03
April
2018
|
05:57 AM
America/New_York

Pilot program helps test-drive Digital Flagship initiative

The largest digital learning initiative in the history of The Ohio State University officially starts in August, but work on the launch is well underway.

Starting in autumn 2018, new first-year students at the Columbus and regional campuses will receive an iPad Pro, Apple Pencil and Smart Keyboard as part of the Digital Flagship initiative. But students and faculty are already using the technology in a series of pilot courses for the new program.

“I think students are benefiting from this sort of new energy coming to the classroom,” said Department of English graduate student Brittany Previte. “More students are engaging with these digital devices and are excited to come into the classroom with them.”

Previte teaches a first-year composition course. It is one of five courses selected to participate in the Digital Flagship pilot, including independent learning and study skills through the Dennis Learning Center, two sections of English, a physics class at the Marion campus and “The Civil Rights Movement and the Supreme Court,” the class President Michael V. Drake co-teaches with Moritz College of Law Dean Alan Michaels.

Gabby Colavecchio, a third-year law student, is a teaching assistant in the class taught by Drake and Michaels. She said the iPads are making teaching and learning more engaging in and out of the classroom.

“Student can have [the iPads] on them at all times and they also have access to the readings, and any video or podcasts that we put up at any point during class,” she said. “They can reference it whenever they’re at home or on the move. They’ve always got information from that class at their fingertips.”

The Digital Flagship initiative is more than using devices, and iPads are only one part of the collaboration with Apple. An iOS design laboratory on the Columbus campus will support faculty, staff and students in the development of new apps and new tools in the Swift coding language.
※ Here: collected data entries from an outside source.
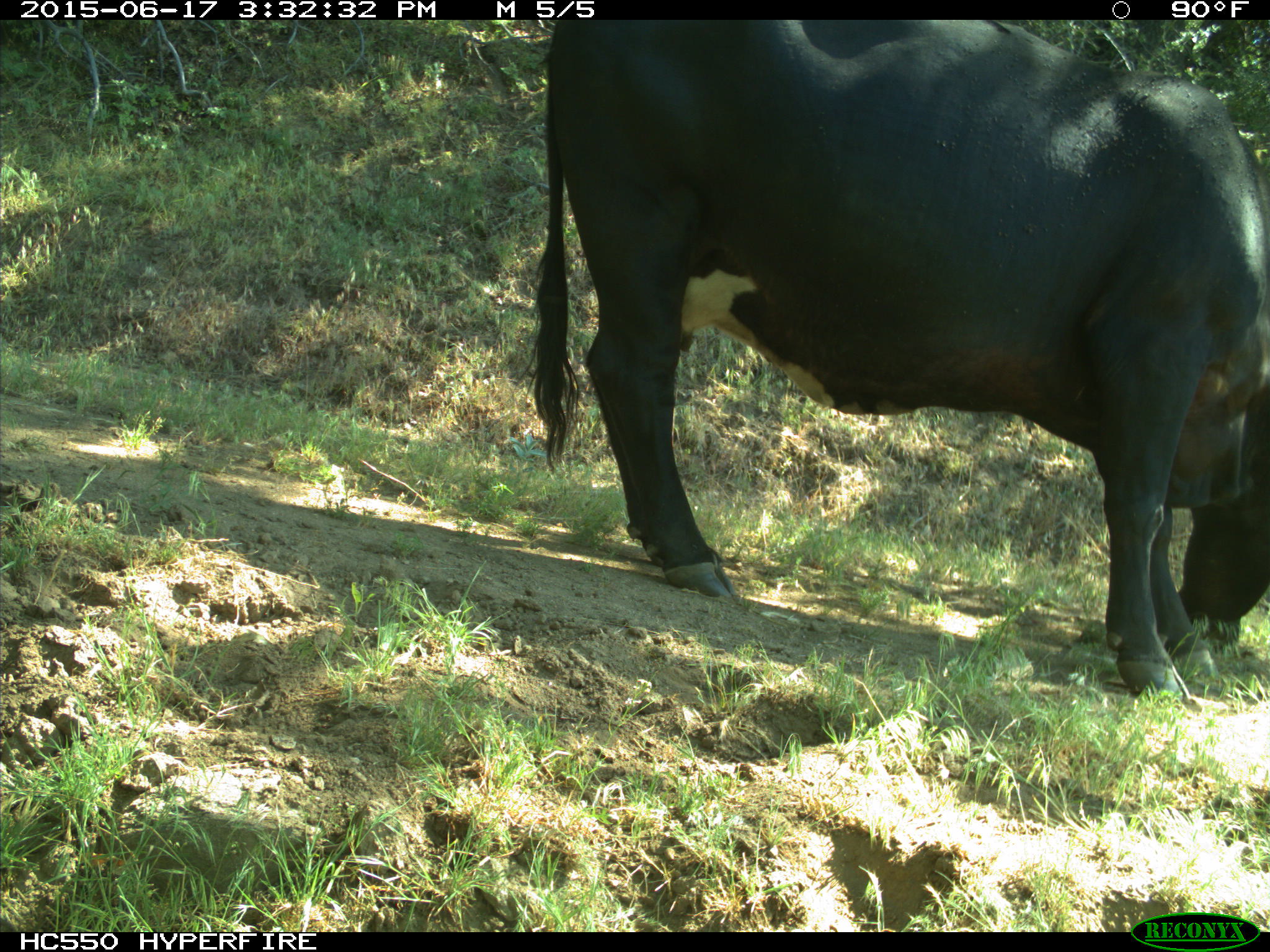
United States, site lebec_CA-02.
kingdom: Animalia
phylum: Chordata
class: Mammalia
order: Artiodactyla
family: Bovidae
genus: Bos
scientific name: Bos taurus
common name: domestic cow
Swift workshops are already underway at Ohio State.

Ohio State will acquire the iPads through a four-year lease that will be presented to the Board of Trustees for approval. The university will pay $2.8 million per year to provide incoming students with the learning-technology suite.

Previte said she has redesigned some of her assignments to include a multimedia approach. Faculty are part of the learning process as well. Each instructor met with Digital Flagship staff before spring semester to improve their digital skills, discuss potential issues and concerns, and develop a plan to use the iPad in a meaningful way.

“A lot of students already have digital devices, but this is showing students where our priorities are in terms of helping prepare them for the digital work in the future,” Previte said.

Digital Flagship is a major undertaking aligned with the university’s new strategic plan: It enhances teaching and learning as well as research and creative expression while also serving the goal of leading in access, affordability and excellence.

Colavecchio said putting iPads in the hands of all students bridges a technology gap that can exist across campus.

“When not every student has access to the same technology, that’s when you can see some students maybe being at an advantage,” she said. “So making the choice to give every student an iPad evens that out and it ensures more equality between the students here so that they can work with the same kind of technology in the classroom and outside of it.”